● **Exercise prompt**: Can you copy the data below verbatim, from the line with "Focusing on (x=59, y=19), (x=130, y=135), which" to the line with "the point at 59,19 <", including both of those lines?

--------

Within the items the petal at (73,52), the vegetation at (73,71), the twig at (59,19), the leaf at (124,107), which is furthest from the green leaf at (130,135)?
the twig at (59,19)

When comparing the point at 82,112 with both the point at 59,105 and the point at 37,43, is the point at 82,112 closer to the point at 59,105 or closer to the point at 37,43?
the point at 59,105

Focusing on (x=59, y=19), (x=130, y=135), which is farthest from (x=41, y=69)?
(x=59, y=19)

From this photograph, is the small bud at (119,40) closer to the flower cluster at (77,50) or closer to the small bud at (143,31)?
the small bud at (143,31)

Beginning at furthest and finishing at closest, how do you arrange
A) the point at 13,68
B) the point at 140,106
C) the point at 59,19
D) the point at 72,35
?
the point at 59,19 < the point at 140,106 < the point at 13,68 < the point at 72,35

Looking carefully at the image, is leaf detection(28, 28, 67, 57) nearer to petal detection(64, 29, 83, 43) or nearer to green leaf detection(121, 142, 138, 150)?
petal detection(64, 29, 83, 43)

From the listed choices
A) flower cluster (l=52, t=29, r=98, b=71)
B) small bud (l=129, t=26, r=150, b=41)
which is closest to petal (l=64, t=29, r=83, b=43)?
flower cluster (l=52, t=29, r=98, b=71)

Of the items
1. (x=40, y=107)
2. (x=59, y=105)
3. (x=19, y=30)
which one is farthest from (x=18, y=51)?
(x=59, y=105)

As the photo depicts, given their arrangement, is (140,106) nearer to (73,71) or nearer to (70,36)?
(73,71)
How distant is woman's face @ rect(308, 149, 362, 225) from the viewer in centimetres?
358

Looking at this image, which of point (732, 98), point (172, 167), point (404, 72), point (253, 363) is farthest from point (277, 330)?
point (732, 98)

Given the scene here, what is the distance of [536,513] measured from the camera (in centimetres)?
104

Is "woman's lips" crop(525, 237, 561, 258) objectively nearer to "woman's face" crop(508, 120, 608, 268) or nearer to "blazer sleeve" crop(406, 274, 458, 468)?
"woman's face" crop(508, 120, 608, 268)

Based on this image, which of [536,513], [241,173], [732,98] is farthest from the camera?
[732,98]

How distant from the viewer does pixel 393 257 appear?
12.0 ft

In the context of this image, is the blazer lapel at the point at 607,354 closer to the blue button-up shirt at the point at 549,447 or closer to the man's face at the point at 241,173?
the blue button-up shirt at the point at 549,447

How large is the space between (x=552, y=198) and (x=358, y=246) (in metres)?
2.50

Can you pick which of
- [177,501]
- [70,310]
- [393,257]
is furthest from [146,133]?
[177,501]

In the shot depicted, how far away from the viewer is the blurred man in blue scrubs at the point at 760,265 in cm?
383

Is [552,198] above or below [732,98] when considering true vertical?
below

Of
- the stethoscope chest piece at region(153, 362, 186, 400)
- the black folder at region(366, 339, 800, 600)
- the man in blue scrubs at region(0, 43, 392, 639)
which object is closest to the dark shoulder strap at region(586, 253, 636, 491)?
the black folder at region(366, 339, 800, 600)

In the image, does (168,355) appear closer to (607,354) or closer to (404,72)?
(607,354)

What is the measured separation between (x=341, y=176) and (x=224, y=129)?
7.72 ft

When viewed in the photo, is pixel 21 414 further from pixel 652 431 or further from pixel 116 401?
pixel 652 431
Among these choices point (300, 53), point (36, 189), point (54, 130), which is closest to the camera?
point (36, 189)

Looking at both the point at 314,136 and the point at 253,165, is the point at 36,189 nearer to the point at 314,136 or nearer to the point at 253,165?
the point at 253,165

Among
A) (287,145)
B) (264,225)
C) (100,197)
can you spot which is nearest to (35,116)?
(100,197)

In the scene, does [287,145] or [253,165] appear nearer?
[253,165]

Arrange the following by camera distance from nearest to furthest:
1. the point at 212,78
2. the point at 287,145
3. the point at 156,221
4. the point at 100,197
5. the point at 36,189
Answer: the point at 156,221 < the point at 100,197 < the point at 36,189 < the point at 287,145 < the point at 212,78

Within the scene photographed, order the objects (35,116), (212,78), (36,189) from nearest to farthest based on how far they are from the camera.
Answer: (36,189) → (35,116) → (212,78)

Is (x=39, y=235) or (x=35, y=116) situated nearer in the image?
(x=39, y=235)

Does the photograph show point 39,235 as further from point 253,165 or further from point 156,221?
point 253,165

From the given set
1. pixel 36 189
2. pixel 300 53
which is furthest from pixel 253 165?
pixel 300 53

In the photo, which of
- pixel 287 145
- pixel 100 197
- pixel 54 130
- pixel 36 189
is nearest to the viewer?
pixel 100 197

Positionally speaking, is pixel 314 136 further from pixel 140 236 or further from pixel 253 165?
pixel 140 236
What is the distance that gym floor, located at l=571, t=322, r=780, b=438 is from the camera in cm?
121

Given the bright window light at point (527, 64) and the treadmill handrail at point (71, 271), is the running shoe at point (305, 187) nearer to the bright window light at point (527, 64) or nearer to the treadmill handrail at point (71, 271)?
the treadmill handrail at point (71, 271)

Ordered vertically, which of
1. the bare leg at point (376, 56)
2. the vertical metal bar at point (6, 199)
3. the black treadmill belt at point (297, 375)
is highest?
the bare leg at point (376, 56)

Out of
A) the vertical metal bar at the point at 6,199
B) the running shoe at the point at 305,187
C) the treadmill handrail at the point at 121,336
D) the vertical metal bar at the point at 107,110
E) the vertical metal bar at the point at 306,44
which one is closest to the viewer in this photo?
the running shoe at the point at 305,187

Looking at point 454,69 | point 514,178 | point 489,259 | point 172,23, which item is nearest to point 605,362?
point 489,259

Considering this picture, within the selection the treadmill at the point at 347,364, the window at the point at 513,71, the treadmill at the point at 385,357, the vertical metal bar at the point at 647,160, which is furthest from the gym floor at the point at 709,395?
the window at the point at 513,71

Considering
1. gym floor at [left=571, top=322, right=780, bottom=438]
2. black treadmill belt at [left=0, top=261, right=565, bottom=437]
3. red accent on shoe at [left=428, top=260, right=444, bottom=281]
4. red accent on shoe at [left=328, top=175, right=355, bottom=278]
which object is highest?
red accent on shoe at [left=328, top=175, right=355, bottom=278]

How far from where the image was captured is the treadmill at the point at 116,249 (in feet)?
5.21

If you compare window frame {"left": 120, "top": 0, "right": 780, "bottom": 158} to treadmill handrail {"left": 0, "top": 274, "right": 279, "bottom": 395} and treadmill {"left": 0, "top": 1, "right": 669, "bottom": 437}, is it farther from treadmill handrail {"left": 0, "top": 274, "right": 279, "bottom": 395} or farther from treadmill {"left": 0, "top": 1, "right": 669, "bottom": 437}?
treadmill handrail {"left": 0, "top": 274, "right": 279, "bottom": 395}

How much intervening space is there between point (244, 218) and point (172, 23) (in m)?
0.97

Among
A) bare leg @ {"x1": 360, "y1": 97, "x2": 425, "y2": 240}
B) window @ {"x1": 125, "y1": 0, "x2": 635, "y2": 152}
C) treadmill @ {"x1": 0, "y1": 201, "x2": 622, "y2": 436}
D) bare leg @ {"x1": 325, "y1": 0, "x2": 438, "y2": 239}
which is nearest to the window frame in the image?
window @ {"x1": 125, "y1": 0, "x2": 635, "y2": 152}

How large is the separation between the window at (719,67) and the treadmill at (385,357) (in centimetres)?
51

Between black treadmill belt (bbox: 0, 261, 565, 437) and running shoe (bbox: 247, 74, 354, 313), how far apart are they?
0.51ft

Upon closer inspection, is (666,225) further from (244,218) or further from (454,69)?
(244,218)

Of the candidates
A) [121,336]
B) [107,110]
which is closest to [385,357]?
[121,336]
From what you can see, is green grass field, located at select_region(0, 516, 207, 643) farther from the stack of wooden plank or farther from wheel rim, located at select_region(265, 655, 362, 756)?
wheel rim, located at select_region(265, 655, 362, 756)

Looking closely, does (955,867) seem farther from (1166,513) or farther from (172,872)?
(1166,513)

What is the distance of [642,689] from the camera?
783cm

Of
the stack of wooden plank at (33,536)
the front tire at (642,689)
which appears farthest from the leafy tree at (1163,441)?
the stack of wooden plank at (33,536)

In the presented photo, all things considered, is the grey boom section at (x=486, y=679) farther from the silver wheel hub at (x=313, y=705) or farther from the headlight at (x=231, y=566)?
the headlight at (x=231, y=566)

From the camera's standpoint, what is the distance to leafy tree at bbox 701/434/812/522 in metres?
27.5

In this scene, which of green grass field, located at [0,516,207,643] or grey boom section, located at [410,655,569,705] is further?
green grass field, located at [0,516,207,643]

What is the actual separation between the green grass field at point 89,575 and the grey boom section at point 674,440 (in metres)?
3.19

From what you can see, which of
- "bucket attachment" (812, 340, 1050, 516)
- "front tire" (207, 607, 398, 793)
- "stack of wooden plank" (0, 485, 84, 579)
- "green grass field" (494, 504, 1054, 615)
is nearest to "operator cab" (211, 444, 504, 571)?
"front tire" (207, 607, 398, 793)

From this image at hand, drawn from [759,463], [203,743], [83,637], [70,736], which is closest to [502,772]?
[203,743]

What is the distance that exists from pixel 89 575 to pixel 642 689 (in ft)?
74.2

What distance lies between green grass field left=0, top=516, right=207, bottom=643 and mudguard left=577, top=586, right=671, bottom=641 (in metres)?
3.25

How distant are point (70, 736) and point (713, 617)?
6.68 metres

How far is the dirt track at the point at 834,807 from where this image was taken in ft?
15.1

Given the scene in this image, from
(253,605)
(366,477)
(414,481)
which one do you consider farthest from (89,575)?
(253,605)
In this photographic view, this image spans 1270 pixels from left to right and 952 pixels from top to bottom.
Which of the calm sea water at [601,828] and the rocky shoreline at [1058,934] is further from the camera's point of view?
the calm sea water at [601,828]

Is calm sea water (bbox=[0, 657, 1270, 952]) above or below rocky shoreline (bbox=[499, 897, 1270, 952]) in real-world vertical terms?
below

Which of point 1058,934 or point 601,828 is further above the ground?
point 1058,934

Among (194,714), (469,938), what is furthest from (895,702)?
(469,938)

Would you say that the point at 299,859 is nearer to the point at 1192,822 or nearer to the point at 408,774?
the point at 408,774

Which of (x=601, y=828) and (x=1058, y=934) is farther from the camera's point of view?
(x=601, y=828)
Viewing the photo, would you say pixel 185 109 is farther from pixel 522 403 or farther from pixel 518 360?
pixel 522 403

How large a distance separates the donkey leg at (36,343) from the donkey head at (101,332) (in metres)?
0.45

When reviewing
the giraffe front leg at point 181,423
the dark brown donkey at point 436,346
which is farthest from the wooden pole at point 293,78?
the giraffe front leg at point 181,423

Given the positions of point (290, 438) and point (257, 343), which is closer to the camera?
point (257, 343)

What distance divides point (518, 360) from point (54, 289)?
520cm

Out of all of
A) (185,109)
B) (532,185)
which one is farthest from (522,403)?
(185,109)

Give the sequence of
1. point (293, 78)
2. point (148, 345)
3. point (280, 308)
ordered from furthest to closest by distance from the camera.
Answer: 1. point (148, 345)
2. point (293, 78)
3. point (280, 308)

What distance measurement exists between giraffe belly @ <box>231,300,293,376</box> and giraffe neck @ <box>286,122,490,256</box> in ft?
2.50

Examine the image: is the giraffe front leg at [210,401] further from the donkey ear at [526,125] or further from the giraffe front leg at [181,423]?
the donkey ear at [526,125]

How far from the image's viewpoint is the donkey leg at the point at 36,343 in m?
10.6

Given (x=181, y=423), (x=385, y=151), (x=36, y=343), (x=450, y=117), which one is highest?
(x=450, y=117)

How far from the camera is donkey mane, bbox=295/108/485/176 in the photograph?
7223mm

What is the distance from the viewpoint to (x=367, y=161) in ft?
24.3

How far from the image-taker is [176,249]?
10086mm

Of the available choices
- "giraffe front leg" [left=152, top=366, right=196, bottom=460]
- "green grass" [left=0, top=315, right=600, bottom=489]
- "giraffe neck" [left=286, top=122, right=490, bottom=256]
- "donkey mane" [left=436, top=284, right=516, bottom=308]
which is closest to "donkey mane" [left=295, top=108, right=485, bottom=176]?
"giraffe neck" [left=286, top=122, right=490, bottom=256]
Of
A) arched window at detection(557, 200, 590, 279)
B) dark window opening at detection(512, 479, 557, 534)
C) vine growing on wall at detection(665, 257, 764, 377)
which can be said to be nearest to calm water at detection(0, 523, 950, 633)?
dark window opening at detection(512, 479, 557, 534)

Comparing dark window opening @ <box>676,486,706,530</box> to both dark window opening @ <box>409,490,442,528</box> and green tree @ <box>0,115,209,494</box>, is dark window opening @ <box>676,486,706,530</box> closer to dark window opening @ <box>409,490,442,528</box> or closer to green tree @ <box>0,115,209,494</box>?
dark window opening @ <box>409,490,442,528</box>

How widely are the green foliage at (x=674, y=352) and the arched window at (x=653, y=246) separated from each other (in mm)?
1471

--------

● **Result**:
Focusing on (x=59, y=19), (x=130, y=135), which is farthest from (x=41, y=69)?
(x=59, y=19)

From this photograph, is the small bud at (119,40) closer to the flower cluster at (77,50) or closer to the small bud at (143,31)?
the small bud at (143,31)

Beginning at furthest and finishing at closest, how do you arrange
A) the point at 13,68
B) the point at 140,106
C) the point at 59,19
D) the point at 72,35
?
the point at 59,19 < the point at 140,106 < the point at 13,68 < the point at 72,35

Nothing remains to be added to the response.